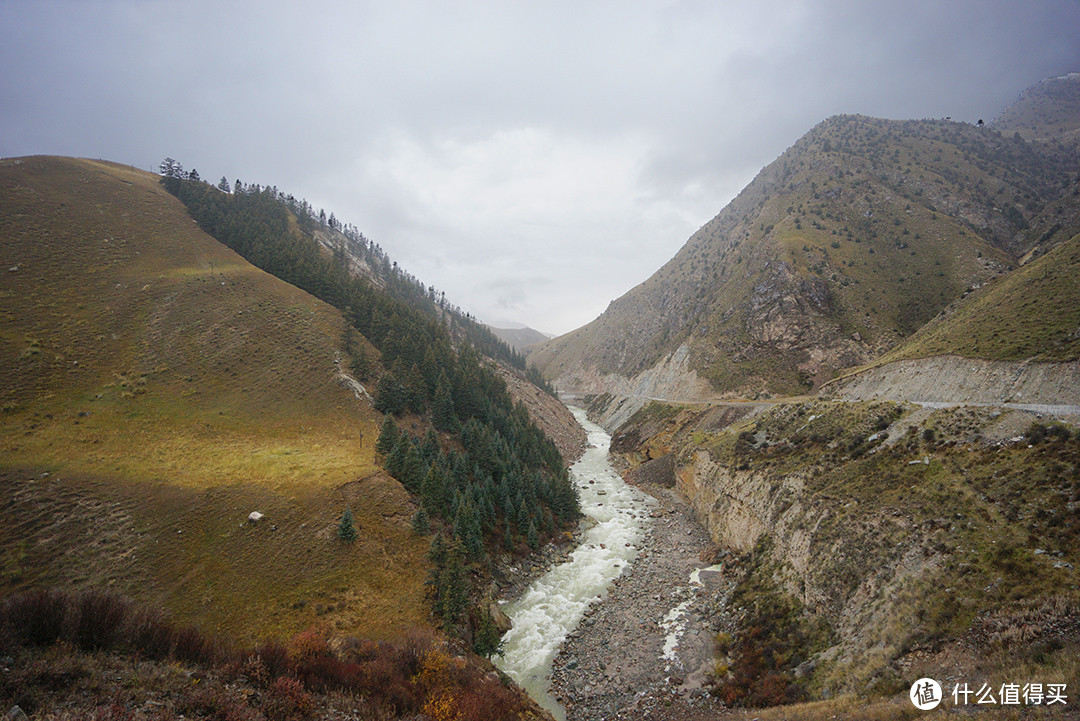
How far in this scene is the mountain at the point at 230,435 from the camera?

*****

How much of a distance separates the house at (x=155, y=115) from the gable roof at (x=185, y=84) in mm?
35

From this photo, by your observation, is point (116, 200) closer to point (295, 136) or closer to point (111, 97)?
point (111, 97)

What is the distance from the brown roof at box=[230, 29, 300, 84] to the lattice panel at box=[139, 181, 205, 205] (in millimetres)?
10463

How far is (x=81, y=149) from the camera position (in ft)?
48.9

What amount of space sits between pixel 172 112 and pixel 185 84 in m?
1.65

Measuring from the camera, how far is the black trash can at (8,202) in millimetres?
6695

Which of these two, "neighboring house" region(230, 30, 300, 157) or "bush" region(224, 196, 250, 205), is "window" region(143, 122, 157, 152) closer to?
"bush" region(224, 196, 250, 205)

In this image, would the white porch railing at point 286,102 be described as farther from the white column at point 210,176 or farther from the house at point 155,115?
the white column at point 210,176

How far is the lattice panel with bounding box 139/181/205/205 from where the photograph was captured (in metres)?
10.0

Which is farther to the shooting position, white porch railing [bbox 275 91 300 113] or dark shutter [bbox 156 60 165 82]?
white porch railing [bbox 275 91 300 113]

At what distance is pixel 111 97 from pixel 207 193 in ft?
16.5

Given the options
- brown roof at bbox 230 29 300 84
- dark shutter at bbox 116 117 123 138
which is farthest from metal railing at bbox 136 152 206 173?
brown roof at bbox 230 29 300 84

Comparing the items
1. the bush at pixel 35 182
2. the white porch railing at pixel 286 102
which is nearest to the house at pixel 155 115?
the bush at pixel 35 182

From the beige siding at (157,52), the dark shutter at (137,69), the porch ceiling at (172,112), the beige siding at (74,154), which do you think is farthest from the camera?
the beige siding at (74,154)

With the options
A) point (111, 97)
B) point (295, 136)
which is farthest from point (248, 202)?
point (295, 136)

*****

__Exercise__. Count how many of the lines above contain the string "bbox", and reply with only that number.

__Written solution__. 6